Business leaders need to protect their organization and customers. Their best line of defense is understanding what their organization can do to avoid falling victim to ransomware attacks. Here are a few things you need to know about ransomware trends in 2021.

Ways Cybercriminals Target Victims Using Ransomware

While there are several ways cybercriminals can use ransomware, there are three common ways they typically target victims:

  • Phishing: Attackers claim to be someone else that the victim trusts in an attempt to collect personal information.
  • Network: Scammers can exploit network equipment software that is not properly protected.
  • Remote desktop protocol: If this software tool is openly accessible, cybercriminals can use it to steal information.

To ensure these areas are secure, make sure that your IT team implements iron-clad security and protocols. This will reduce the risk of them becoming an entry method for ransomware.

Larger Company Networks Are at High Risk

Due in part to their complex systems and the volume of data they store, larger company networks are at high risk. Larger companies often have more robust networks, which can make detecting an attack more challenging. Data published by Group-IB indicates that in 2020, ransomware operators were present on a compromised network for an average of 13 days before deploying. Ransomware may be able to latch onto the network for days, weeks, or even months. Because larger companies usually store more data, this gives criminals ample time and incentive to hack massive amounts of information before their victims detect the breach.

Ransomware Attacks Are Soaring in the Education Sector

Business leaders that partner with educational institutions should know that ransomware attacks aren’t just growing for big corporations — they are also impacting the education sector. Security reports published in late 2020 indicate that successful ransomware attacks in the education sector grew by over 388% during the third quarter of 2020. This means that school districts and other educational institutions need to be on the lookout for these threats. Also, if an institution thinks it has been compromised, it must notify neighboring educational facilities that may be at risk.

Ransomware Attacks Involve Data Theft

During the second quarter of 2020, ID Ransomware documented over 100,000 crypto-malware attacks that targeted both organizations and government entities. Approximately 11% of those attacks involved data theft. This ransomware trend can ruin the reputation of any business. If your company is victimized, you will potentially expose sensitive and personal information. Once this data is compromised, it is hard to regain customer trust.

Ransom Demands: Pay or Do Not Pay?

When a company falls prey to a ransomware attack, they have to decide whether or not they will pay.

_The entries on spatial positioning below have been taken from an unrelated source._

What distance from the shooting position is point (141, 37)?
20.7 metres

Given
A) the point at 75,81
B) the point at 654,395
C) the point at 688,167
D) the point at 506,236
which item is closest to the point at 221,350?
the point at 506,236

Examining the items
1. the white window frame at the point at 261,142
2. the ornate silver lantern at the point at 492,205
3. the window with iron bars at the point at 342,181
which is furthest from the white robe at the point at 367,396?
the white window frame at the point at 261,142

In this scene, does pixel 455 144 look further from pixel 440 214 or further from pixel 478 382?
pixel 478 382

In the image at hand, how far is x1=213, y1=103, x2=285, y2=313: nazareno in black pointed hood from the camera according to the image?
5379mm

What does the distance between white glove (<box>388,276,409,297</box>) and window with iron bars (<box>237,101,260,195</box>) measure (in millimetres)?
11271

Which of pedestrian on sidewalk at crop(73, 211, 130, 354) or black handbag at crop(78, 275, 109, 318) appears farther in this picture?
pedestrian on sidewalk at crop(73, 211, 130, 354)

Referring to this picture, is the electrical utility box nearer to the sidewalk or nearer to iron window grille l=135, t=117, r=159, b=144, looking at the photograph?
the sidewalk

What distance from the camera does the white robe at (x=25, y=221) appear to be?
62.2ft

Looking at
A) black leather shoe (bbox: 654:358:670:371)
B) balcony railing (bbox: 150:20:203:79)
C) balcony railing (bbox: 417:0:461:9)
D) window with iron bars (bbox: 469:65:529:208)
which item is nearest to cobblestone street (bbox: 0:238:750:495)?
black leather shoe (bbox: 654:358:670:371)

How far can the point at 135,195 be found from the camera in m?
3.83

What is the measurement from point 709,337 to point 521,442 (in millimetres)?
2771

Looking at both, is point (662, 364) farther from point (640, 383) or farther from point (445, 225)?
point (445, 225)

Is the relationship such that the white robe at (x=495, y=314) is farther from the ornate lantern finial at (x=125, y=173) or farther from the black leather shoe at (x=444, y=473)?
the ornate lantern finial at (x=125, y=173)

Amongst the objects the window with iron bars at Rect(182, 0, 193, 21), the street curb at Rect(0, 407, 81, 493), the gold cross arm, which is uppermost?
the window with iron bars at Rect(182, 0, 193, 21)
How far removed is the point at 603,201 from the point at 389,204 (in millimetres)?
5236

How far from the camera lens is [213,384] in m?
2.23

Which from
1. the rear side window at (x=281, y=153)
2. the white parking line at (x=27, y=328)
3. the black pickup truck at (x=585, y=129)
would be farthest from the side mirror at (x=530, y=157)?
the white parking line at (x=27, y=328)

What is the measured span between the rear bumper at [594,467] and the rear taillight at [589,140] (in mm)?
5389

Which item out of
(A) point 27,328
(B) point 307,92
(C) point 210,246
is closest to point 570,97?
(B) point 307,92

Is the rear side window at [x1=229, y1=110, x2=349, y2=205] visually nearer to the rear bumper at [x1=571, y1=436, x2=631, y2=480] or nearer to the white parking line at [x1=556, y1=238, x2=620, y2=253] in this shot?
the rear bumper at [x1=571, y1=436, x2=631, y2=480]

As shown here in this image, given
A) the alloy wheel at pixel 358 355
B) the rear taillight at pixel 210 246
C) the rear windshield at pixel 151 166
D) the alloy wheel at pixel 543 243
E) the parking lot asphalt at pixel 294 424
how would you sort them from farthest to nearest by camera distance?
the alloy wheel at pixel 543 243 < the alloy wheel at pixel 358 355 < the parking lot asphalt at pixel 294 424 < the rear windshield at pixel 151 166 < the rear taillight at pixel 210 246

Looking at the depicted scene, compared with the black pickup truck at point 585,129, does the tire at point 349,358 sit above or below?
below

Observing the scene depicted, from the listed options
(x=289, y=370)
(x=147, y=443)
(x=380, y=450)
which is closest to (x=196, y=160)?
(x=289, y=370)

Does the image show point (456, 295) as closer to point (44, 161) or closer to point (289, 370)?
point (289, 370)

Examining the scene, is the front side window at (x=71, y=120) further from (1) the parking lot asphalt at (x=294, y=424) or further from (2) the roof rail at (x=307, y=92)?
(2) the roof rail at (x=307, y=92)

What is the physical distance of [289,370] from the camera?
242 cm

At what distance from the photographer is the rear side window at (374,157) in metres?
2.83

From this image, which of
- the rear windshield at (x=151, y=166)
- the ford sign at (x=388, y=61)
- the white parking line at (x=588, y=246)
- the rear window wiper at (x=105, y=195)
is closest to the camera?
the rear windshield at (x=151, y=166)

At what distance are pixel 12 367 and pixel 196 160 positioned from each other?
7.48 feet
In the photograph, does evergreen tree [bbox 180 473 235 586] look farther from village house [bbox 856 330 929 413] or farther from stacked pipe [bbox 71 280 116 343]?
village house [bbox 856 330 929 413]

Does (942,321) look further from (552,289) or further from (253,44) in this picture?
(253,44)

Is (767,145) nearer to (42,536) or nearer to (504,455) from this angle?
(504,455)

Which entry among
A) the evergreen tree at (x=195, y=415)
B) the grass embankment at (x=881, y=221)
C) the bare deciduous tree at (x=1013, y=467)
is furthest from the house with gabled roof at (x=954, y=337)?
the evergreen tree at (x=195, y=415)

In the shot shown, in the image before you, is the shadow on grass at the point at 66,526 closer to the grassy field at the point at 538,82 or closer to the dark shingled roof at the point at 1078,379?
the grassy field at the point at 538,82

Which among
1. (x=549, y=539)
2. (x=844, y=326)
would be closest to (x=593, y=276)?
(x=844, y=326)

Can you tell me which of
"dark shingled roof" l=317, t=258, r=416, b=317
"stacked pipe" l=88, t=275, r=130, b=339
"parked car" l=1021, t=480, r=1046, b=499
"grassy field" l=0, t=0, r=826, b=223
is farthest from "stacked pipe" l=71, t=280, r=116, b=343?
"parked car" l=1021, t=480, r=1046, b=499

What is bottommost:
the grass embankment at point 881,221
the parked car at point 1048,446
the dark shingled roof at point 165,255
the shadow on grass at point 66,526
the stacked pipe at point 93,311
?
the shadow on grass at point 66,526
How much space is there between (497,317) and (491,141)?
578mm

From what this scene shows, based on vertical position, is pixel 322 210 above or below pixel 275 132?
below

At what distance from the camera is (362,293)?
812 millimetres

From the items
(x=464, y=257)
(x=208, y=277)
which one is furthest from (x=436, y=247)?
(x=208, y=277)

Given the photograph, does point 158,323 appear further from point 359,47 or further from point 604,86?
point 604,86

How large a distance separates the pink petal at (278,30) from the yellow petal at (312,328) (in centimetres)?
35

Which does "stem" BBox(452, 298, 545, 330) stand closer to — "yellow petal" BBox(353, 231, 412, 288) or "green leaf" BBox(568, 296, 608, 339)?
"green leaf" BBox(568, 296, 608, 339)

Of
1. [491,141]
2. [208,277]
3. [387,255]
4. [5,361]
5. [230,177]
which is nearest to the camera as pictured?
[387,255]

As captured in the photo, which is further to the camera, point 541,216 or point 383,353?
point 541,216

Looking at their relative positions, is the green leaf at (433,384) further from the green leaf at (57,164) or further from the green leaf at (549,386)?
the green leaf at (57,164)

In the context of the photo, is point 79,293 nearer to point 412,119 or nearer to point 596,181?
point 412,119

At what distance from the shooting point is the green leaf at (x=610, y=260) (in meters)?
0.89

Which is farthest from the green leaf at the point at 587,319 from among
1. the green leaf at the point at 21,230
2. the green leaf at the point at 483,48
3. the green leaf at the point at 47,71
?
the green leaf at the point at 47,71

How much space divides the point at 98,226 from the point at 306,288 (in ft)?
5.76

Help Net Security reports that in 2020 the ransom demand averaged $170,000, while some of the bigger criminal groups averaged between $1-2 million.

When Companies May Pay

While this may seem like a large sum of money to give to a criminal, there are times when companies may choose to pay. Organizations that have ransomware insurance, for example, can submit a claim. Why would they choose to pay? In some cases, the ransom demand may cost them less in the long run. When criminals obtain compromised data, they may promise to return it or not to release it if the company pays the ransom demand. Ransomware attacks involving data theft could cause long-term damages for victimized organizations. For example, legal fines from lawsuits and regulatory penalties can end up costing an organization more time and money.

Reasons Not To Pay

On the flip side, paying a ransomware demand may not always be the best option. A company is bargaining with a criminal who may or may not keep their word. Also, giving in to criminals for these attacks may open the door for additional cybersecurity threats.